>> begin

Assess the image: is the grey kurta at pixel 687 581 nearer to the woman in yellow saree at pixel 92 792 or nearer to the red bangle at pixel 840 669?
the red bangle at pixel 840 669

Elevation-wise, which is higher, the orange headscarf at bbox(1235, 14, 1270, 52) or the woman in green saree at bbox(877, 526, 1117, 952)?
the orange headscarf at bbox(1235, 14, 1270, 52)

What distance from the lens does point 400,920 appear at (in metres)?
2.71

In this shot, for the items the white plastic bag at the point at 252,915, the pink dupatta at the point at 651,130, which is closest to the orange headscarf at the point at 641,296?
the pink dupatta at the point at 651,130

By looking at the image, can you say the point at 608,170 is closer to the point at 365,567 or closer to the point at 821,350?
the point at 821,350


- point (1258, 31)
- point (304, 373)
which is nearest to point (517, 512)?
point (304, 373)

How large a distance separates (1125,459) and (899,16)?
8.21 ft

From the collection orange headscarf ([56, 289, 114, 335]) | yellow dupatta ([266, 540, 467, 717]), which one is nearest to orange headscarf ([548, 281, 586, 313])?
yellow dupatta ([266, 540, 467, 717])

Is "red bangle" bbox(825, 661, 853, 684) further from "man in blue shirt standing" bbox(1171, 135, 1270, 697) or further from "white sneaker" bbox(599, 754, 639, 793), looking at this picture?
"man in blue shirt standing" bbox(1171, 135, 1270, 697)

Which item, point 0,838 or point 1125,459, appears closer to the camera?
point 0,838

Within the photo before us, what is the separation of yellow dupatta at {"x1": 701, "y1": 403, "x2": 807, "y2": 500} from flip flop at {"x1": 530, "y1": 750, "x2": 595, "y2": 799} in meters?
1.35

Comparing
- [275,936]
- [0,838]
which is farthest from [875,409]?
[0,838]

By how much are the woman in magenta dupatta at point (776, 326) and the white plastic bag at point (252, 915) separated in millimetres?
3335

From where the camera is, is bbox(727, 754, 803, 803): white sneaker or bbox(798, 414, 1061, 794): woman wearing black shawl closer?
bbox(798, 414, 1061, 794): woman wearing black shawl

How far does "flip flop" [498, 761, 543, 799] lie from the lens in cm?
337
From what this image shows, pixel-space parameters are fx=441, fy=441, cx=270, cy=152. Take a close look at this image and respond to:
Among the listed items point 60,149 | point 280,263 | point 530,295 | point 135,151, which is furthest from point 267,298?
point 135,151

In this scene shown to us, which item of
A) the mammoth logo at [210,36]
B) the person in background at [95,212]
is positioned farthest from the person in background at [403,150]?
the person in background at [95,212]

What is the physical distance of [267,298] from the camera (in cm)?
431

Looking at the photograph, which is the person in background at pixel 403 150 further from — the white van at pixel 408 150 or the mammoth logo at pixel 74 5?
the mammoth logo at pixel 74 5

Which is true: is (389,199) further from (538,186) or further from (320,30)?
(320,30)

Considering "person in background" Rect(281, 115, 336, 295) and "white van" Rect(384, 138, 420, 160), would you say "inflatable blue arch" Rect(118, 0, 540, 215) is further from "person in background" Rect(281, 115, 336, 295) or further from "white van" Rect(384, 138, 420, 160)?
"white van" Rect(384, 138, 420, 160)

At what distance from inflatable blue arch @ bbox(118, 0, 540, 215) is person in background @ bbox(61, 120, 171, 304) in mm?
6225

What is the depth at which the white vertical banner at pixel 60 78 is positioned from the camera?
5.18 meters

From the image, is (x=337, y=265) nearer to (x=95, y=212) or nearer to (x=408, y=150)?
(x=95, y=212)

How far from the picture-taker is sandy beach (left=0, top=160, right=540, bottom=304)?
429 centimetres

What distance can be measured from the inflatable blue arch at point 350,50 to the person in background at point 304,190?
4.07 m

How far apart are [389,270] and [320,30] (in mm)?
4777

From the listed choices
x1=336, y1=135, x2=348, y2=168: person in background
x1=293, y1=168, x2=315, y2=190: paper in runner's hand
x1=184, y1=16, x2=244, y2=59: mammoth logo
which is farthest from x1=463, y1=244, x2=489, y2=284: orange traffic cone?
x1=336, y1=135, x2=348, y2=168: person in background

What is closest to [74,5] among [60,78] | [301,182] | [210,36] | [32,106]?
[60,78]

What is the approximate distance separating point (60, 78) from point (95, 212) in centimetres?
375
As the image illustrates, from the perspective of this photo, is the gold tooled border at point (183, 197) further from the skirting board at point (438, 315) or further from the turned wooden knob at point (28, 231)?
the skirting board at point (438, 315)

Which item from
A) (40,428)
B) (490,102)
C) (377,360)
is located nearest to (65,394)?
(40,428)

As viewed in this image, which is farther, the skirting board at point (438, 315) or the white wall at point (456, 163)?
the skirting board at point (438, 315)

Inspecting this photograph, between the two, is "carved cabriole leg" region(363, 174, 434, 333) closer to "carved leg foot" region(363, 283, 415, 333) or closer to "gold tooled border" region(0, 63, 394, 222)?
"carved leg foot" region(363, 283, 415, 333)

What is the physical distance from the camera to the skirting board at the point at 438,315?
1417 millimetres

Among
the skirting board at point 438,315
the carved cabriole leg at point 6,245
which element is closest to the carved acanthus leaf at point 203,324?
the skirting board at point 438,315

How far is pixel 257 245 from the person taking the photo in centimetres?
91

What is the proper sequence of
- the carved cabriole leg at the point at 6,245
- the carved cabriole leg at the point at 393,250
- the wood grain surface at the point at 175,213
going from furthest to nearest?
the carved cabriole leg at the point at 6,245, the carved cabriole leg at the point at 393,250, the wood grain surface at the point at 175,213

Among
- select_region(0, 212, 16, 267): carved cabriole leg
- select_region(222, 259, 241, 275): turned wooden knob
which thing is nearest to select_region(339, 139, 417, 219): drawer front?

>> end

Instructions for the task — Pick out every line above that contains the string "physical" and copy each one in full. A match counts only if its capitalization is the same.

Response to the exercise —
What is the physical distance of [267,298] from the camera (in cm)?
What is the physical distance from the camera to the skirting board at the point at 438,315?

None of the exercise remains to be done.